Stored data entries
┏━━

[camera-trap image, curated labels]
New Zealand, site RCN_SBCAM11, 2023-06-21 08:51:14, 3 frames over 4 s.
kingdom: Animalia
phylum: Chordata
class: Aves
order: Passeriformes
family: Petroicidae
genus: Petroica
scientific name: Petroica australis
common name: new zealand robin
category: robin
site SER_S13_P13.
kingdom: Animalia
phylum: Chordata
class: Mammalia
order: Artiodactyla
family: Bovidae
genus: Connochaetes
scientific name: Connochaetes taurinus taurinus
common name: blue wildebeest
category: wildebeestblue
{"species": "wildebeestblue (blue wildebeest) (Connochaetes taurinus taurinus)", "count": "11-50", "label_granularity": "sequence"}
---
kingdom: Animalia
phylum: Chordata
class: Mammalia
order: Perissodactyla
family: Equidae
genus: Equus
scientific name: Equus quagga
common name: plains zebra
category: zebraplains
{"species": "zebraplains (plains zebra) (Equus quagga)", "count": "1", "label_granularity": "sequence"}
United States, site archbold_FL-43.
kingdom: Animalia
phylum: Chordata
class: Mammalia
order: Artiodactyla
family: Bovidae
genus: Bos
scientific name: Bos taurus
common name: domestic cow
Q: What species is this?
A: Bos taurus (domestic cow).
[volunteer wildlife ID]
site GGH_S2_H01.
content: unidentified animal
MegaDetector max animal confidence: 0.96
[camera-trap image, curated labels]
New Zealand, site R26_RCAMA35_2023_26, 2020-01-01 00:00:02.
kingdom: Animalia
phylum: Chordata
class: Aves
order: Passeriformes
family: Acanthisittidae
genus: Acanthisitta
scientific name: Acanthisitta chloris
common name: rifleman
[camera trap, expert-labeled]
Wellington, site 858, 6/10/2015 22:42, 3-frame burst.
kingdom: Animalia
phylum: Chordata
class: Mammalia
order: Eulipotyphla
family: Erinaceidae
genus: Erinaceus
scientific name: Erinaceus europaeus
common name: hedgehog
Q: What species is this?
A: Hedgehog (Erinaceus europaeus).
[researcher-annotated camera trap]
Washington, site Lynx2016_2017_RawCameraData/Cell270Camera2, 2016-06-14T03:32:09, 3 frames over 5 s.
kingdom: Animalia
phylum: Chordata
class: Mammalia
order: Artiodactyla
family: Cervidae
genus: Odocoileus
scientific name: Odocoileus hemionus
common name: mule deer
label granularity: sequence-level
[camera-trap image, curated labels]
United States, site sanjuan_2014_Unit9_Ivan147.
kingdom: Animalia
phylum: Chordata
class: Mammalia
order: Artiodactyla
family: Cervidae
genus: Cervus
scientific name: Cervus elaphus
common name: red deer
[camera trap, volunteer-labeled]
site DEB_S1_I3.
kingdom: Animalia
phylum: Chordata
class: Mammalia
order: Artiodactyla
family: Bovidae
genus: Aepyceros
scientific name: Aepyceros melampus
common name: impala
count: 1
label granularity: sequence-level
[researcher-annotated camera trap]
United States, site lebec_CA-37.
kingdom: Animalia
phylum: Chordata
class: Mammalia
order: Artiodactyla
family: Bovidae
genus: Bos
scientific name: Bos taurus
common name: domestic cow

┗━━

* _Assigned task_:
Nothing in the entries should be skipped. Output them all exactly.

* _Reply_:
[camera-trap image, curated labels]
New Zealand, site RCN_SBCAM11, 2023-06-21 08:51:14, 3 frames over 4 s.
kingdom: Animalia
phylum: Chordata
class: Aves
order: Passeriformes
family: Petroicidae
genus: Petroica
scientific name: Petroica australis
common name: new zealand robin
category: robin
site SER_S13_P13.
kingdom: Animalia
phylum: Chordata
class: Mammalia
order: Artiodactyla
family: Bovidae
genus: Connochaetes
scientific name: Connochaetes taurinus taurinus
common name: blue wildebeest
category: wildebeestblue
{"species": "wildebeestblue (blue wildebeest) (Connochaetes taurinus taurinus)", "count": "11-50", "label_granularity": "sequence"}
---
kingdom: Animalia
phylum: Chordata
class: Mammalia
order: Perissodactyla
family: Equidae
genus: Equus
scientific name: Equus quagga
common name: plains zebra
category: zebraplains
{"species": "zebraplains (plains zebra) (Equus quagga)", "count": "1", "label_granularity": "sequence"}
United States, site archbold_FL-43.
kingdom: Animalia
phylum: Chordata
class: Mammalia
order: Artiodactyla
family: Bovidae
genus: Bos
scientific name: Bos taurus
common name: domestic cow
Q: What species is this?
A: Bos taurus (domestic cow).
[volunteer wildlife ID]
site GGH_S2_H01.
content: unidentified animal
MegaDetector max animal confidence: 0.96
[camera-trap image, curated labels]
New Zealand, site R26_RCAMA35_2023_26, 2020-01-01 00:00:02.
kingdom: Animalia
phylum: Chordata
class: Aves
order: Passeriformes
family: Acanthisittidae
genus: Acanthisitta
scientific name: Acanthisitta chloris
common name: rifleman
[camera trap, expert-labeled]
Wellington, site 858, 6/10/2015 22:42, 3-frame burst.
kingdom: Animalia
phylum: Chordata
class: Mammalia
order: Eulipotyphla
family: Erinaceidae
genus: Erinaceus
scientific name: Erinaceus europaeus
common name: hedgehog
Q: What species is this?
A: Hedgehog (Erinaceus europaeus).
[researcher-annotated camera trap]
Washington, site Lynx2016_2017_RawCameraData/Cell270Camera2, 2016-06-14T03:32:09, 3 frames over 5 s.
kingdom: Animalia
phylum: Chordata
class: Mammalia
order: Artiodactyla
family: Cervidae
genus: Odocoileus
scientific name: Odocoileus hemionus
common name: mule deer
label granularity: sequence-level
[camera-trap image, curated labels]
United States, site sanjuan_2014_Unit9_Ivan147.
kingdom: Animalia
phylum: Chordata
class: Mammalia
order: Artiodactyla
family: Cervidae
genus: Cervus
scientific name: Cervus elaphus
common name: red deer
[camera trap, volunteer-labeled]
site DEB_S1_I3.
kingdom: Animalia
phylum: Chordata
class: Mammalia
order: Artiodactyla
family: Bovidae
genus: Aepyceros
scientific name: Aepyceros melampus
common name: impala
count: 1
label granularity: sequence-level
[researcher-annotated camera trap]
United States, site lebec_CA-37.
kingdom: Animalia
phylum: Chordata
class: Mammalia
order: Artiodactyla
family: Bovidae
genus: Bos
scientific name: Bos taurus
common name: domestic cow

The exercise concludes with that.